[PATCH 0/2 v2] Exclude hwpoison page from vmcore dump

From: Mitsuhiro Tanino
Date: Wed Oct 31 2012 - 10:04:53 EST


Hi All,

Please find a set of patches that introduce a function into
"makedumpfile" to exclude hwpoison page from vmcore dump.

Changes from v1 to v2:
Patch1: Remove "-p" option.

Details as described below.

Problem
-------
Recently, according to increase large memory systems, possibility of
failures which come from memory crash are also increasing.
Regarding this, Linux has a hwpoison feature and this can isolate
uncorrectable error in memory which are reported as SRAO machine check.

However, when a user gets a core dump file using kdump, dump kernel
does not know which memory has uncorrectable error(SRAO) and
dump kernel touches memory which has uncorrectable error.
As a result, a fatal machine check occurs and a user fails to get vmcore.
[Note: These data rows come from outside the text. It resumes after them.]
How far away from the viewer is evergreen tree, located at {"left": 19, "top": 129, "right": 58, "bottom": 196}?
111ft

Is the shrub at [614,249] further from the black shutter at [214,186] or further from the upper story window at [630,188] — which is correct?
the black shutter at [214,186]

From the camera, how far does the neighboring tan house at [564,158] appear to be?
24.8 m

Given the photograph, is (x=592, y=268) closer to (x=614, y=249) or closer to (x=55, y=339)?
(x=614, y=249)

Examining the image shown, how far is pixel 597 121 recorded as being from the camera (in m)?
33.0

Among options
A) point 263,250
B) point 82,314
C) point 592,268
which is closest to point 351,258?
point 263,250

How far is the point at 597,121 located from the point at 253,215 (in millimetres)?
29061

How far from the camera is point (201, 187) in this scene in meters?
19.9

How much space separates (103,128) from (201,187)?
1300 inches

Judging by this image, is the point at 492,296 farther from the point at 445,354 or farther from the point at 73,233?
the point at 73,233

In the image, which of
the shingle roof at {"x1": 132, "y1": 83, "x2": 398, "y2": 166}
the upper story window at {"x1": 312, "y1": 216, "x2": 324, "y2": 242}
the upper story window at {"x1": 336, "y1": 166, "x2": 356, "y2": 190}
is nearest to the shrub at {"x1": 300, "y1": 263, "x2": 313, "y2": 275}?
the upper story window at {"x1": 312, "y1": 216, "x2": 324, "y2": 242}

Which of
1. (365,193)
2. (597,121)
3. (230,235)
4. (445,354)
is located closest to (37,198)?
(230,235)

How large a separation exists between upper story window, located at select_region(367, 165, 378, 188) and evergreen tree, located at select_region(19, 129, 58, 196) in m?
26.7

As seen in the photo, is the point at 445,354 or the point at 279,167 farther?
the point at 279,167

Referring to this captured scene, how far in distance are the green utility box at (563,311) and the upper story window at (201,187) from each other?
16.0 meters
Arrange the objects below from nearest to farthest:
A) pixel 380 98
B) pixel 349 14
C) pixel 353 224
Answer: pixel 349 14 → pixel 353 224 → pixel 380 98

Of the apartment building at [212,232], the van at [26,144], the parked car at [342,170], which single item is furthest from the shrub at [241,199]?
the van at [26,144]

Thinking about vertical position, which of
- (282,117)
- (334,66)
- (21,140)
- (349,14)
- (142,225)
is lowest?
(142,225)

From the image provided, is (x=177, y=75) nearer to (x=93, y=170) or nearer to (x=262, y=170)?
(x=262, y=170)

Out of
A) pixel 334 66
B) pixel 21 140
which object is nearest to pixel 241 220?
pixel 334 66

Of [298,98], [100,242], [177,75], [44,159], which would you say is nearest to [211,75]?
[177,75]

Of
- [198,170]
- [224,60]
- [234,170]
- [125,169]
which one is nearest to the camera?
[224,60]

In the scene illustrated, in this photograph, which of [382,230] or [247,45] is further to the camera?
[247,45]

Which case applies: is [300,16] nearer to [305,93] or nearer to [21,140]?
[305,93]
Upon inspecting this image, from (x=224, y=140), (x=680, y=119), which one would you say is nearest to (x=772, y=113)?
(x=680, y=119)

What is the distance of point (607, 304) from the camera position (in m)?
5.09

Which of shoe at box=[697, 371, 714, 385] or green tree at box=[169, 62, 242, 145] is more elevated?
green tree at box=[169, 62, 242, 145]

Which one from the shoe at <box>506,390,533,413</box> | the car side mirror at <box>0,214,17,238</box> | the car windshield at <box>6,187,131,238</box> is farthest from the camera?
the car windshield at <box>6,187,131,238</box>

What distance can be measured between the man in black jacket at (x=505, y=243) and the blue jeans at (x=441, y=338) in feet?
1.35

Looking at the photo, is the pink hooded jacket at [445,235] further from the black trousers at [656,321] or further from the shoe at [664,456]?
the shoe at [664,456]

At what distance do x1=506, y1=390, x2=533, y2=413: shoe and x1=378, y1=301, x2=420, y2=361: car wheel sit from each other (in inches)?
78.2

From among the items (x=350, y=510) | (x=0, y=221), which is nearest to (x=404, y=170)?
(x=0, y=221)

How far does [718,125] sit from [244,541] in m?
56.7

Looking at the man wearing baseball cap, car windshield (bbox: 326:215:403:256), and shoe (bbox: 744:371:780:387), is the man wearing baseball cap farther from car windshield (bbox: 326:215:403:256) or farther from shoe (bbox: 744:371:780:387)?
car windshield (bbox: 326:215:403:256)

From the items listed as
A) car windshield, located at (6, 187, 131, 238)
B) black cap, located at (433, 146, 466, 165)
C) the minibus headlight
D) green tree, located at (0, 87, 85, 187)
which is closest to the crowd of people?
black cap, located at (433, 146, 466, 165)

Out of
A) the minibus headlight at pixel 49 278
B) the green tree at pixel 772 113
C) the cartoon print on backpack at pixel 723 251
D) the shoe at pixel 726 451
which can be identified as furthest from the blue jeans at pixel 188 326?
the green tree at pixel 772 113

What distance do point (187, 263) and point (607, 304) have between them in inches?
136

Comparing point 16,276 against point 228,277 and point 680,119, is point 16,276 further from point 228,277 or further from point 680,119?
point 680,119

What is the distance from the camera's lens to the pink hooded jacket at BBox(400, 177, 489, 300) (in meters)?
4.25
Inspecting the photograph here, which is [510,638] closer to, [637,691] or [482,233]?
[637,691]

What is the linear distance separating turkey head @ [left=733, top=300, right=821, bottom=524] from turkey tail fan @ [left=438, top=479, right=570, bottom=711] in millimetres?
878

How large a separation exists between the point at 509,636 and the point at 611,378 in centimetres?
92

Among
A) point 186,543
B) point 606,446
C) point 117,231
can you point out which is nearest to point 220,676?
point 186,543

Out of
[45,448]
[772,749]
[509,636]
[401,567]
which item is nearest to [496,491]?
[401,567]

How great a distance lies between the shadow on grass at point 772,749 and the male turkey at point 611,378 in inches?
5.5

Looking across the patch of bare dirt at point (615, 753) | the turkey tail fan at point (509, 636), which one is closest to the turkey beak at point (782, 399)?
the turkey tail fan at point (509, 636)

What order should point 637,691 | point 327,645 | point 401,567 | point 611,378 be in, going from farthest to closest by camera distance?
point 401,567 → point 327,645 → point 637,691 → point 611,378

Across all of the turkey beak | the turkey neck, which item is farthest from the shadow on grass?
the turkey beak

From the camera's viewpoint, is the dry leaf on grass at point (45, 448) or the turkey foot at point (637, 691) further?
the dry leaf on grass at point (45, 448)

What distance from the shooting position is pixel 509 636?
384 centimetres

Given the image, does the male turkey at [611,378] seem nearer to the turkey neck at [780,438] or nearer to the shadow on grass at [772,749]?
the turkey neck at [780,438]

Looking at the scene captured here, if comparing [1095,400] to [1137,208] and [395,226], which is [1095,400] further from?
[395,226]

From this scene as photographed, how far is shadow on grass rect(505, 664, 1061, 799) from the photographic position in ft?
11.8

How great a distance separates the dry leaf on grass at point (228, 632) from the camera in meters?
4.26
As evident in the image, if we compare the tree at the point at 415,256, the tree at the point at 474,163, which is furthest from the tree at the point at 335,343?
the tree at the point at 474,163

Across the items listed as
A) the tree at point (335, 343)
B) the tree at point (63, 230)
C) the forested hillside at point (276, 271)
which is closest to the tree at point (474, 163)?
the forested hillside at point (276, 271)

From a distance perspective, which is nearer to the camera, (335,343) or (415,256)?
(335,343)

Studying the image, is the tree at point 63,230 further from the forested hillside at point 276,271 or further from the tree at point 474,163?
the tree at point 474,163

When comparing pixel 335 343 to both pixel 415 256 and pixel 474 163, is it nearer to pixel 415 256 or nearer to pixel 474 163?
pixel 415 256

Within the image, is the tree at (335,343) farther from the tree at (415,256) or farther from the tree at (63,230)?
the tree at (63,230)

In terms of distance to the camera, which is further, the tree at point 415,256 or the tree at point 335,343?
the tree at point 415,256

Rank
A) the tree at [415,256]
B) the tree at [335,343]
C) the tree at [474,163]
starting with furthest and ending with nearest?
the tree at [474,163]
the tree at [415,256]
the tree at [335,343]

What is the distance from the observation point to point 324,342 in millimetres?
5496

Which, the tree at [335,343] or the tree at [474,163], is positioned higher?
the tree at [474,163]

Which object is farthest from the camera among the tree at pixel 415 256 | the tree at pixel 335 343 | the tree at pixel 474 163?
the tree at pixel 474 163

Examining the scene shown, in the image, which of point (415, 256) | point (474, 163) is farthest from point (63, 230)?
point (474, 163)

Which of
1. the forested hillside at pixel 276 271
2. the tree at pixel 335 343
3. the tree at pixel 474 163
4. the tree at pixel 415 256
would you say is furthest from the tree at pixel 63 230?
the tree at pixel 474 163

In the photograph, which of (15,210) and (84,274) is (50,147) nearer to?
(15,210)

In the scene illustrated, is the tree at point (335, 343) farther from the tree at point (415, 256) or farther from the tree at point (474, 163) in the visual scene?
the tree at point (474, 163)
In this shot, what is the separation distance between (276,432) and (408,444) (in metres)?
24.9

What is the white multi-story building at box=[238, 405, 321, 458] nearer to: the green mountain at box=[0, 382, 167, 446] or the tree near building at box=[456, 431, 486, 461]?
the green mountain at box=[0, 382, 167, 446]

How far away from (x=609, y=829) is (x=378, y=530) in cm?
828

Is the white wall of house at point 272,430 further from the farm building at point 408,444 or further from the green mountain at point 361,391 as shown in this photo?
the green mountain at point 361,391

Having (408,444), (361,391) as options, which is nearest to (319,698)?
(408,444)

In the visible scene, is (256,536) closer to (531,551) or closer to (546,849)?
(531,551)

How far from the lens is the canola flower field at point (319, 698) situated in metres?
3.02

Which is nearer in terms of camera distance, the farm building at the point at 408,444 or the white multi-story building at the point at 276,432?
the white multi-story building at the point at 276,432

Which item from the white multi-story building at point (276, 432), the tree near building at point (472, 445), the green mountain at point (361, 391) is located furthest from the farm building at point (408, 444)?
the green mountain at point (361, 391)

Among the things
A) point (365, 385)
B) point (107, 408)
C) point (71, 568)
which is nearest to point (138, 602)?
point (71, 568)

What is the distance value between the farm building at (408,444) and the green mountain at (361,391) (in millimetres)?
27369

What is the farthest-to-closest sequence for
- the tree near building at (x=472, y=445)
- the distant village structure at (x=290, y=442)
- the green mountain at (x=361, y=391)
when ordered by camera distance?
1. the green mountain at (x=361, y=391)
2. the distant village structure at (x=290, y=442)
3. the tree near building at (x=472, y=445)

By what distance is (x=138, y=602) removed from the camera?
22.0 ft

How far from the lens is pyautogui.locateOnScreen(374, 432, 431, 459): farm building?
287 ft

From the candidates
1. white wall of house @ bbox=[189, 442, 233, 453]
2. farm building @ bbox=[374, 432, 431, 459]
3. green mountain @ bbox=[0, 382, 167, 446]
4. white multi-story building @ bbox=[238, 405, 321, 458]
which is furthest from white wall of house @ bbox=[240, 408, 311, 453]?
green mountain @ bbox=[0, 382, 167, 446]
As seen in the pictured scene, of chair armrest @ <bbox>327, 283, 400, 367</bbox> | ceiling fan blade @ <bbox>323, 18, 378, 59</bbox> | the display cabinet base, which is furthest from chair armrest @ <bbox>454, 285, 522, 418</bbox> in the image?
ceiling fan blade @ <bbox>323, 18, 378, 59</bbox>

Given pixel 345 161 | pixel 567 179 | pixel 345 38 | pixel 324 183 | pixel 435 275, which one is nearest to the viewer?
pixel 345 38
This problem was previously discussed in the kexec community, with a
proposal to Slimdump framework (refer: mail threads pertaining to
http://lists.infradead.org/pipermail/kexec/2011-October/005586.html).

Solution
--------
As Vivek mentioned in the above threads, "makedumpfile" has a
filtering function and this can exclude some types of pages,
like zero page, free page, user data, etc, without saving the whole dump.
This function checks "pageflags" of struct page arrays and if
target page has a flag which is specified the "makedumpfile" option,
the page is excluded.
Using this function, "makedumpfile" can exclude poisoned pages which
has PG_hwpoison flag.

These patches introduce a function into "makedumpfile" to
exclude hwpoison page from vmcore.


Test Results
------------
These patches are tested on 3.6.0-rc6 kernel and makedumpfile-1.5.0
using software pseudo MCE injection from KVM host to guest.


**** Host OS Screen logs(SRAO Machine Check injection)
Inject software pseudo MCE into guest qemu process.

(1) Load mce-inject module
# modprobe mce-inject

(2) Find a PID of target qemu-kvm and page struct
# ps -C qemu-kvm -o pid=
3612
9392

(3) Edit software pseudo MCE data
Choose a offset of page struct and insert the offset to ADDR line in mce-file.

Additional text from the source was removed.